In this video, starting from the 21st minute,  Puma Shen and DoubleThinkLab co-founder and CEO Wu Min-hsuan explain the situation in Taiwan to Ukraine audiences on Kyiv-based TV channel Priamyy:

FN: Where do you see the most realistic opportunities to strengthen Ukraine-Taiwan relations in the coming months?

沈伯洋: 兩個國家其實並沒有很強的互相理解,一方面是因為中國檔在中間,一方面當然也是因為距離。現在很多零件在烏克蘭是嚴重不足的,因此台灣應該對這個理解並且加以提供。另外,對烏克蘭不利的假消息是在全世界做散佈的,但烏克蘭未必有精力在全世界闢謠,這也是台灣能夠幫忙的部分。當然,我覺得最重要的是,中國已經在這個戰場學到了不少經驗,如果台灣一直沒有好好的在這個戰場中學習的話,那麼我們跟中國之間的差距會越來越大。

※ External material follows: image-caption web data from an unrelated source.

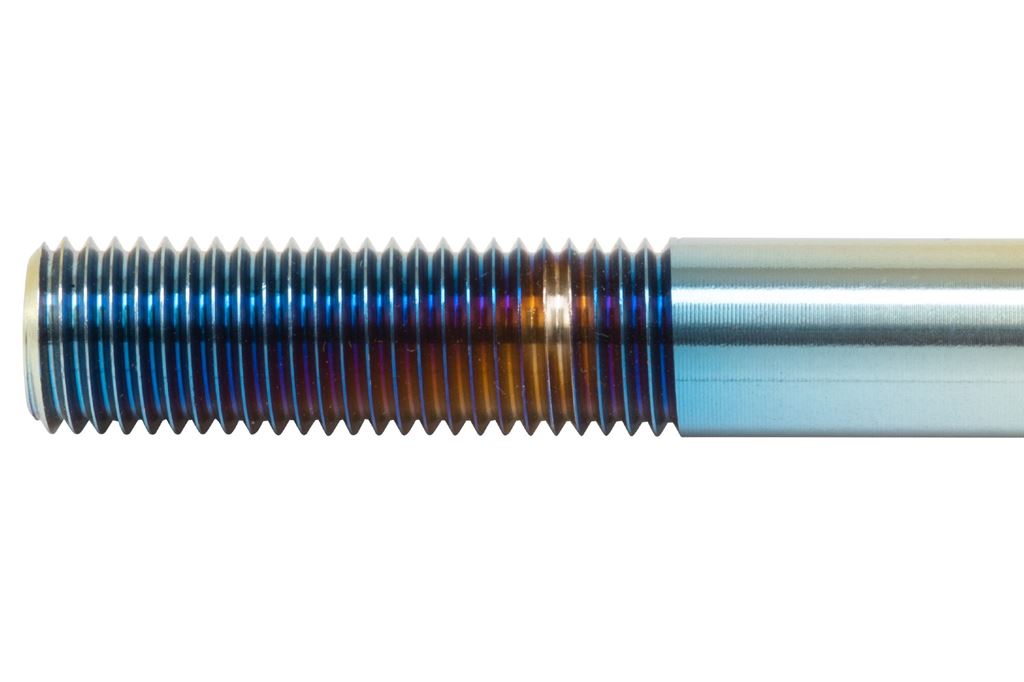 Stainless Caliper Mount Bolt, Flange Hex, Titanium Color, 85mm, 2 pcs.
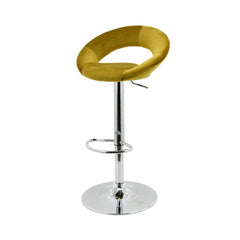 [EKM-AUTOGENERATED]Urban Barstool Round Mustard Velvet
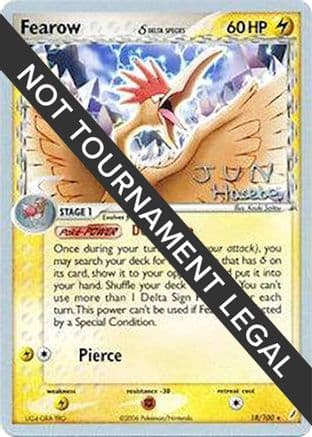 Fearow (Delta Species) - 2007 (Jun Hasebe) — World Championship Decks Pokémon TCG card by Jun Hasebe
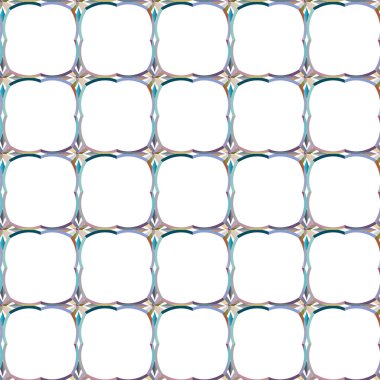 farklı geometrik şekillere sahip soyut, pürüzsüz desensiz vektör çizimi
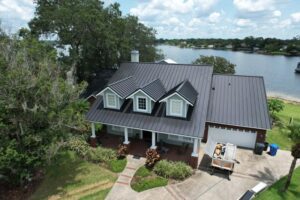 24 G Standing Seam Matte Black Finish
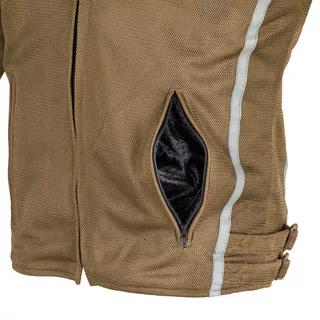 Moto bunda W-TEC Bellvitage Brown Chameleon - hnědý chameleon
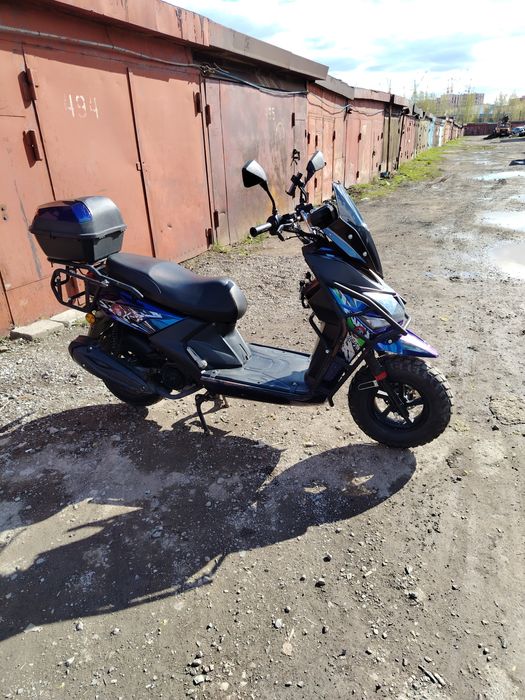 Скутер самурай, мопед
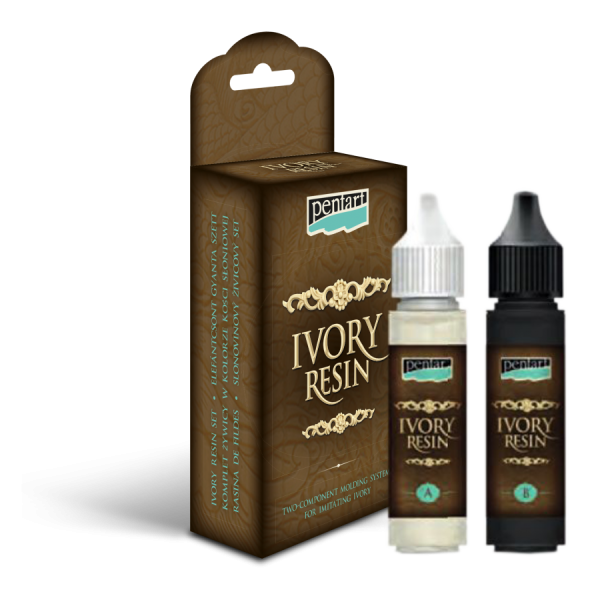 Elefántcsont gyanta Ivory Resin / szett 2 x 20 ml  (elefántcsont gyanta)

PS: In fact, the two countries do not have a strong understanding of each other. First, this is because of China being in the middle, and second, this is also due, of course, to the distance. Many components for different equipments are currently lacking in Ukraine, so Taiwan should understand this, and provide them. Besides, fake news that are unfavorable to Ukraine are spreading around the world, but Ukraine may not have the energy to refute global rumors — this is where Taiwan can help. Of course, I think the most important thing is that China has gained a lot of experience on this battlefield. If Taiwan does not learn from this battlefield, the gap between us and China will become even wider. 

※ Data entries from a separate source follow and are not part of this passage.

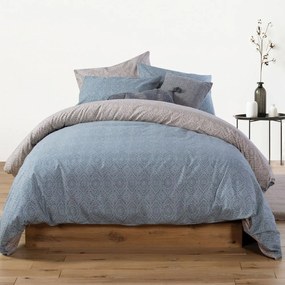 Σεντόνια Φανελένια Clover (Σετ 3τμχ) Denim Nef-Nef Μονό 160x260cm 100% Βαμβάκι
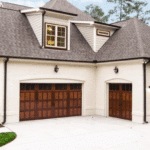 Modern Custom Wood Garage Doors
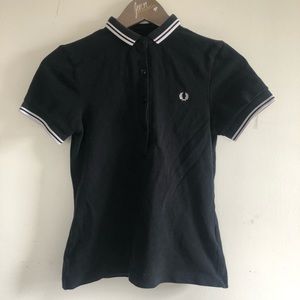 Fred Perry x Amy Winehouse black polo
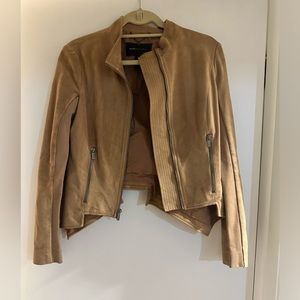 BCBG suede jacket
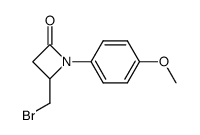4-bromomethyl-1-(4-methoxyphenyl)azetidin-2-one Structure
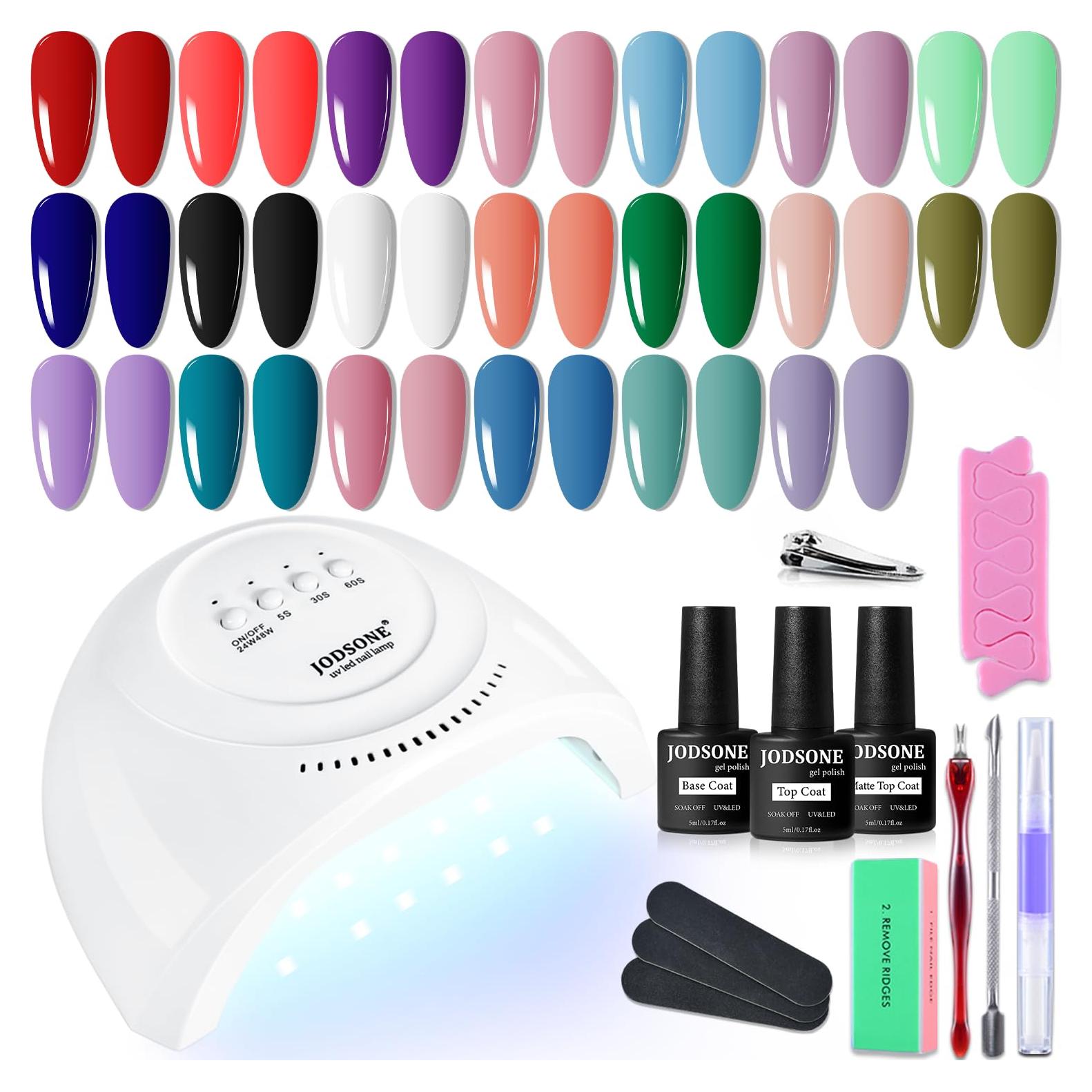 Kit de Esmalte de Uñas en Gel JODSONE 23 Piezas con Luz UV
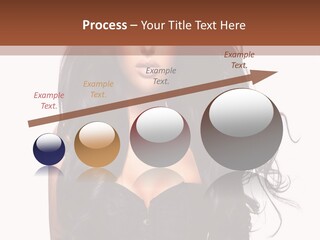 A Woman In A Corset With Long Black Hair PowerPoint Template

In this video of a discussion with English subtitles, Puma Shen shares more views about his trip and learning experience in Ukraine:

FN: You run the Kuma Academy to train Taiwanese citizens in civil defense skills. Do you see any lessons from Ukraine your group might consider and adapt to the Taiwanese context? 

沈伯洋: 我覺得很重要的一點是,烏克蘭整體的意志是在2014年之後建立,但台灣一直以來沒有這樣的事件,雖然2014年爆發了太陽花運動,但是卻被一些政治人物帶到完全錯誤的方向,這個會導致我們在建立共同體的困難.因為烏克蘭從2014年的改革是從國防,心防,一直到民防,逐步的建立,台灣國防的改革我們也還在等待,心防因為政治的關係停在那裡,而我們只能針對民防的部分做加強,這絕對是不夠的。這也是因此,我們除了一般技術上的訓練,更多的時候是需要讓大家了解我們的敵人,以及了解敵人的手法,這樣才能夠逐步把心防建立起來,增強我們自己的國族意識。

PS: I think a key element here is that the overall political will of Ukraine was established after 2014 [Russia's first invasion]. But we never had such a moment in Taiwan. Although the Sunflower Movement [Taiwan's student protest movement against an economic and political rapprochement with China] broke out in 2014, it was eventually misled in a completely wrong direction by certain politicians.

This creates difficulties in building common ground. Ukraine’s 2014 reform started with changes in defense, psychological defense, up to civil defense, but in Taiwan, we are still waiting for the reform of national defense, something that has been suspended due to political issues. Thus we can only strengthen our civil defense, which is definitely not enough. This is why, in addition to general technical training, we must help everyone understand who our enemies are and what their methods are, so that we can gradually build up mental defense, and enhance our own national awareness.

FN: Clearly, drones play a major and growing role in current open and latent conflicts. Is there a way for Taiwan to provide support to Ukraine in this regard? 

沈伯洋: 無人機的部分,當然烏克蘭有辦法把中國的無人機的軟體替換掉,但是不是只有軟體的問題,如果自己在組裝無人機的時候,需要各式各樣的零件,而這些零件中國越來越不肯提供。除了這個之外,無人機的系統,要怎麼回報情報,要怎麼樣把不同的資料形式整合在一起,甚至用A I判斷的方式知道最重要的情報,這些系統的建立也花了烏克蘭不曉得時間,台灣在這個方面除了幫忙之外,更多的時候也要思考,我們到底是怎麼去建立指揮系統的,在軍民合作的狀況之下,指揮系統應該怎麼運作是很重要的。如果這個部分沒有想清楚的話,貿然的就只是跟大家講無人機很重要,並不是一個好的做法

PS: Regarding drones, Ukraine can of course replace the software of Chinese drones, but it is not just a matter of software. If you assemble the drone yourself, you need a variety of components, and China is increasingly reluctant to provide those. Besides, how does the UAV system report intelligence, integrate different data forms, and even use AI judgment to know the most important intelligence? It took Ukraine a lot of time to establish these systems. So in addition to helping in this regard, Taiwan also needs to think more about how to establish a command system. In the context of military-civilian cooperation, how does a command system operate — that is very important. If this part is not thought through clearly, it is not a very good idea to simply tell everyone that drones are important.